▶ **AIM OF THE TASK**:
Swap every "shadow on ground" in the lines below for "shade on ground", leaving everything else unchanged. Leave the pictures out of your answer.

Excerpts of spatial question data
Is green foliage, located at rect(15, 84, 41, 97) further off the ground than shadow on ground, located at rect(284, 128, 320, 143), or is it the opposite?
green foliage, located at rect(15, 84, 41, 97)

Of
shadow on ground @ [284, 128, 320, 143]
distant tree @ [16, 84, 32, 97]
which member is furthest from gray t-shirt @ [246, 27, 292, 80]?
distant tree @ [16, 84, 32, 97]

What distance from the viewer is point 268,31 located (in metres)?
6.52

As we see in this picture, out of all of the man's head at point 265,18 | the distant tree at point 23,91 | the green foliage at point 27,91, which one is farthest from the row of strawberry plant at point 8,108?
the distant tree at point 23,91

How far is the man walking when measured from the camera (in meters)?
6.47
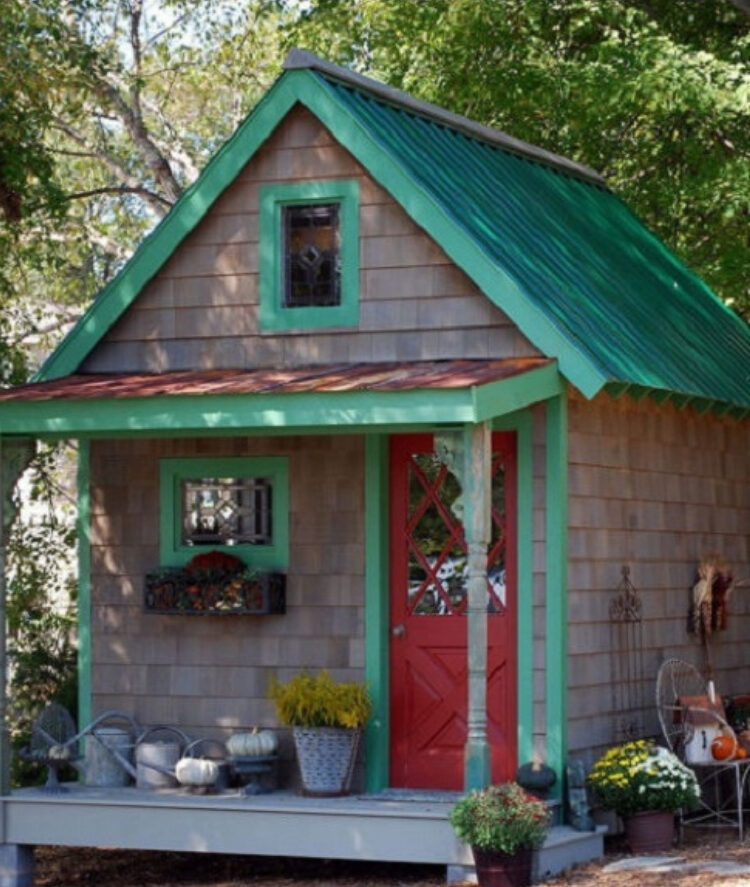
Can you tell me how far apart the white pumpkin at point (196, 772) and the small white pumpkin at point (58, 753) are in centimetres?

▶ **TASK RESULT**:
Is green foliage, located at rect(15, 84, 41, 97) further off the ground than shade on ground, located at rect(284, 128, 320, 143), or is it the opposite?
green foliage, located at rect(15, 84, 41, 97)

Of
shade on ground @ [284, 128, 320, 143]
distant tree @ [16, 84, 32, 97]
which member is furthest from gray t-shirt @ [246, 27, 292, 80]?
distant tree @ [16, 84, 32, 97]

What distance from the viewer is point 268,31 located (in metres)?
6.52

As we see in this picture, out of all of the man's head at point 265,18 | the distant tree at point 23,91 | the green foliage at point 27,91, which one is farthest from the row of strawberry plant at point 8,108?
the distant tree at point 23,91

How far is the man walking when measured from the camera (in meters)?
6.47
Can you tell me how far apart the white pumpkin at point (196, 772) and the small white pumpkin at point (58, 753) are in centimetres?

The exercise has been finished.